== Exercise ==
Could you reproduce, from the records below, everything from the line with "projekt lz 129" down to the line with "5 The Changed", keeping both of those lines and changing nothing?

== Task data ==
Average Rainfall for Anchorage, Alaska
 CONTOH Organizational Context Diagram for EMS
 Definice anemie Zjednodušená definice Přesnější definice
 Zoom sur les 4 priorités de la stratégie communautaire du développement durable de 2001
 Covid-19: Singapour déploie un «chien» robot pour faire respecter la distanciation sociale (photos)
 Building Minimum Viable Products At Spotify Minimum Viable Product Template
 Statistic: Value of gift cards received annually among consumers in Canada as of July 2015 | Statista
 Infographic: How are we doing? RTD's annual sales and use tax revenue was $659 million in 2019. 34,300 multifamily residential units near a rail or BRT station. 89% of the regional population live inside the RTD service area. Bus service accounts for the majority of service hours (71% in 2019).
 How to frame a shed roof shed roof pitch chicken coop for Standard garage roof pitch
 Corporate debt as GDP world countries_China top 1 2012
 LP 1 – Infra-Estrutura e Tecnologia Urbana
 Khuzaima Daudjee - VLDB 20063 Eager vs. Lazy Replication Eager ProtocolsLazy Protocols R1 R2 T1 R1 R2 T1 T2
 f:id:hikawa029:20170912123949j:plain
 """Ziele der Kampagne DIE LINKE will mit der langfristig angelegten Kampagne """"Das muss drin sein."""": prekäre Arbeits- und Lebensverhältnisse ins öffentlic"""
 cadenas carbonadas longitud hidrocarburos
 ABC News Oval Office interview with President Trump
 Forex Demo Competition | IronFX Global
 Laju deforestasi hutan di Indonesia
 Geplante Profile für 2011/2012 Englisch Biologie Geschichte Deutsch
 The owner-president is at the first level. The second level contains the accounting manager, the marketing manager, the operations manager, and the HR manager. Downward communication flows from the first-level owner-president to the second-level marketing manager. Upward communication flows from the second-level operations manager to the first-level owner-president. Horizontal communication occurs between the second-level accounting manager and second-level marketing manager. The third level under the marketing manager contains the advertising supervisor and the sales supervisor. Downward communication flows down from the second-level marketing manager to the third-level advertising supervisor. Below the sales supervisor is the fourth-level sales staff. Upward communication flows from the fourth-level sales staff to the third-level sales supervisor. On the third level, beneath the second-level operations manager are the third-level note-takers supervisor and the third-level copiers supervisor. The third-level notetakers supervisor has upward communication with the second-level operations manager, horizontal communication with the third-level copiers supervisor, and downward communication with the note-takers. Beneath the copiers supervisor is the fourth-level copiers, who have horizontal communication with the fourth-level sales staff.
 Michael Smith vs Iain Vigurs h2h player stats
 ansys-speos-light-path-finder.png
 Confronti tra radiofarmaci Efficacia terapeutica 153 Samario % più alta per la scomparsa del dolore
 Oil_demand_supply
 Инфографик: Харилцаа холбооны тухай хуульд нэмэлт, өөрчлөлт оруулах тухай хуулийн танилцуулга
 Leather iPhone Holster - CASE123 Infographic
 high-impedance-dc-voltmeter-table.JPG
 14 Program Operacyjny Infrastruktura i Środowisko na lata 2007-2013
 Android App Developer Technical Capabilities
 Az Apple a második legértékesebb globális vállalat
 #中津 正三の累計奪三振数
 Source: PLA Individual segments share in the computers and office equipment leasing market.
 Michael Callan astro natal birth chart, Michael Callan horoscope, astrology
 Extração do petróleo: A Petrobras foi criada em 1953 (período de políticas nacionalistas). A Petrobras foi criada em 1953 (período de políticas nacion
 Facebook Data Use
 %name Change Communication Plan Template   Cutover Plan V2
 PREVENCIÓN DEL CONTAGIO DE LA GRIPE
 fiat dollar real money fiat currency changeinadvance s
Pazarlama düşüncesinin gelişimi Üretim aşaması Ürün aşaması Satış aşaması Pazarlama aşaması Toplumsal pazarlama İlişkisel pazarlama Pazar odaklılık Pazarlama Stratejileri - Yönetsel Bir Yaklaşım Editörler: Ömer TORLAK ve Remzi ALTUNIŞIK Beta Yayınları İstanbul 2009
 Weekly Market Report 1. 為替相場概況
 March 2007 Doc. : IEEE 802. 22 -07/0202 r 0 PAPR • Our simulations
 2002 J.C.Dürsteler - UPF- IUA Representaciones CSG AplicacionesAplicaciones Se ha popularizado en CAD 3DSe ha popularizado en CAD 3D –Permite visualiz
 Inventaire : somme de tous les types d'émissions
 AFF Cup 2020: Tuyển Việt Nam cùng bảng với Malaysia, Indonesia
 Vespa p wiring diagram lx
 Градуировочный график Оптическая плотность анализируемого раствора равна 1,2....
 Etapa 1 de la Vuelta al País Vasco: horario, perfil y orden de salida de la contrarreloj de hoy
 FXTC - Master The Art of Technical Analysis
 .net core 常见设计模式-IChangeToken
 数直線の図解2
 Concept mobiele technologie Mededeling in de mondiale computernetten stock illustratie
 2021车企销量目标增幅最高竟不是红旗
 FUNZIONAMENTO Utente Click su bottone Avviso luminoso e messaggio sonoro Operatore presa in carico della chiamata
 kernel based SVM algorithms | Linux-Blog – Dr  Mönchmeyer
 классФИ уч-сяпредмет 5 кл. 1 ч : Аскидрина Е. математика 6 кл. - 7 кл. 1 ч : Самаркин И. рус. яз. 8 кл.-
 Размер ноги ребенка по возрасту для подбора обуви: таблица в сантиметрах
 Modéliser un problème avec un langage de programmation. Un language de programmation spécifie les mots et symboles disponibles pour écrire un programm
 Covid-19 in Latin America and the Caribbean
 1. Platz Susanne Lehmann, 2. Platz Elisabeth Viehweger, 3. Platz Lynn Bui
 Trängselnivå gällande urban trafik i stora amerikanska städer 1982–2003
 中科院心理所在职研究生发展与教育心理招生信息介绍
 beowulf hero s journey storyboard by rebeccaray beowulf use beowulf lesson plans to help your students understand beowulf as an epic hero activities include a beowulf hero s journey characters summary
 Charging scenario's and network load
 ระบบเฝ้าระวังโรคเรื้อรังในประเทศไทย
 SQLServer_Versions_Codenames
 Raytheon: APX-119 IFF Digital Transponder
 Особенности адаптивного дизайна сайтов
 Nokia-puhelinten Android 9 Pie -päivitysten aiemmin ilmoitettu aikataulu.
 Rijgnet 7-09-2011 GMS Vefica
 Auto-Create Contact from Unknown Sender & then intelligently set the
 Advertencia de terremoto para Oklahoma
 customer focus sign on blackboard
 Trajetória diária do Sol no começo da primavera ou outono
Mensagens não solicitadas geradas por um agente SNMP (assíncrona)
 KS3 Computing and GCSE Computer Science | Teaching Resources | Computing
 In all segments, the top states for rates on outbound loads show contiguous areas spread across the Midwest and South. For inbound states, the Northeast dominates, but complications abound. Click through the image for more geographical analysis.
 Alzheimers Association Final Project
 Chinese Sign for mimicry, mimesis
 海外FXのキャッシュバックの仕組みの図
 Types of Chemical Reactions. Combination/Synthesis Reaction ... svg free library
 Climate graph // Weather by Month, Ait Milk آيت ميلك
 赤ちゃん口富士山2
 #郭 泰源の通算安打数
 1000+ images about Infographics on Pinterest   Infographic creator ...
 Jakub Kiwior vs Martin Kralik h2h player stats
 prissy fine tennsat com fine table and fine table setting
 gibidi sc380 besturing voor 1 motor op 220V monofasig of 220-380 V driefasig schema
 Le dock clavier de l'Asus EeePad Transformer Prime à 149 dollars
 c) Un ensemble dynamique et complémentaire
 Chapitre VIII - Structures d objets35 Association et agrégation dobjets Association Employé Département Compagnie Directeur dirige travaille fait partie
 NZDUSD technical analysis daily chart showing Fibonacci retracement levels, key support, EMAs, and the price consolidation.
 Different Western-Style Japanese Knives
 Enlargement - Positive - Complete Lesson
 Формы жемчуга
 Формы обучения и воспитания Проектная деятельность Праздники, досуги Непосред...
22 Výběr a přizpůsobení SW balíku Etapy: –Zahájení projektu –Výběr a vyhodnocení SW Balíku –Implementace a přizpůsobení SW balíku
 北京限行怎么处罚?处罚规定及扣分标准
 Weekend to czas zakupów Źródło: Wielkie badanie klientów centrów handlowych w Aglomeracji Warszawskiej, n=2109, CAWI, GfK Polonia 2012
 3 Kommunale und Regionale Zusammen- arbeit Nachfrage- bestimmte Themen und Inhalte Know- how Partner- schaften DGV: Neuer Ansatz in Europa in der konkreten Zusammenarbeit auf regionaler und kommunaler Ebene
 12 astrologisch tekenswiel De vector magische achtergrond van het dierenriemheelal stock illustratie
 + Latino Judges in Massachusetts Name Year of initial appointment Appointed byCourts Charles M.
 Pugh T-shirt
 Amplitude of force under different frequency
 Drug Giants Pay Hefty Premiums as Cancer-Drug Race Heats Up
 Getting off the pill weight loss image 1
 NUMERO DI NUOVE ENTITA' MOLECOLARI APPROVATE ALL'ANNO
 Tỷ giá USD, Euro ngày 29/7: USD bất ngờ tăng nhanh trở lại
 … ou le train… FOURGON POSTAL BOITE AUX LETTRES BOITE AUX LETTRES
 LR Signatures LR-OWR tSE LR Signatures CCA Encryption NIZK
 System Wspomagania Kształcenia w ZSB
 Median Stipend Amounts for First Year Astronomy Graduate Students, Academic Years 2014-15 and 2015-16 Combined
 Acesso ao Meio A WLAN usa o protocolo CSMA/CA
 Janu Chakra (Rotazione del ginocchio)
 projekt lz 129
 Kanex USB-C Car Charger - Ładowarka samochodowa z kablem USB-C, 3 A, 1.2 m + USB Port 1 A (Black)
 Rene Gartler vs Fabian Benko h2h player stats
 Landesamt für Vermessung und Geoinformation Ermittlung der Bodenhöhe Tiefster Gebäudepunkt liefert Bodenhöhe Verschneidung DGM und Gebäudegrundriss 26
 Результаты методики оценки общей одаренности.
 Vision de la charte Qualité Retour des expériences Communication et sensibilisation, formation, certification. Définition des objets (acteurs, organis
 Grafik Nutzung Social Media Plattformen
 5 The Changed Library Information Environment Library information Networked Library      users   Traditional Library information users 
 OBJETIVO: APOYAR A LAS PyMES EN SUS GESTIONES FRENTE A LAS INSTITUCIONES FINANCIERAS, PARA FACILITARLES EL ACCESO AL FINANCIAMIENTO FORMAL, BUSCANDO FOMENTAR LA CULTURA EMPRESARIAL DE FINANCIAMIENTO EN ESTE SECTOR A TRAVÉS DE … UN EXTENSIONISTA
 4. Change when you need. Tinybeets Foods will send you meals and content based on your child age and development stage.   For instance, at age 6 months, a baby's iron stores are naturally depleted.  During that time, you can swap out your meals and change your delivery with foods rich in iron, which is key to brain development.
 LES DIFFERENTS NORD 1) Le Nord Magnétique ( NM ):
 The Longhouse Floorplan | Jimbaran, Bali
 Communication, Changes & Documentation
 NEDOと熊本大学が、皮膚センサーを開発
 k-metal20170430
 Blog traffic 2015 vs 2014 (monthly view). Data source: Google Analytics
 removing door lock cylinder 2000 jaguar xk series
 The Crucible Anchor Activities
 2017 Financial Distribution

== Response ==
 projekt lz 129
 Kanex USB-C Car Charger - Ładowarka samochodowa z kablem USB-C, 3 A, 1.2 m + USB Port 1 A (Black)
 Rene Gartler vs Fabian Benko h2h player stats
 Landesamt für Vermessung und Geoinformation Ermittlung der Bodenhöhe Tiefster Gebäudepunkt liefert Bodenhöhe Verschneidung DGM und Gebäudegrundriss 26
 Результаты методики оценки общей одаренности.
 Vision de la charte Qualité Retour des expériences Communication et sensibilisation, formation, certification. Définition des objets (acteurs, organis
 Grafik Nutzung Social Media Plattformen
 5 The Changed Library Information Environment Library information Networked Library      users   Traditional Library information users 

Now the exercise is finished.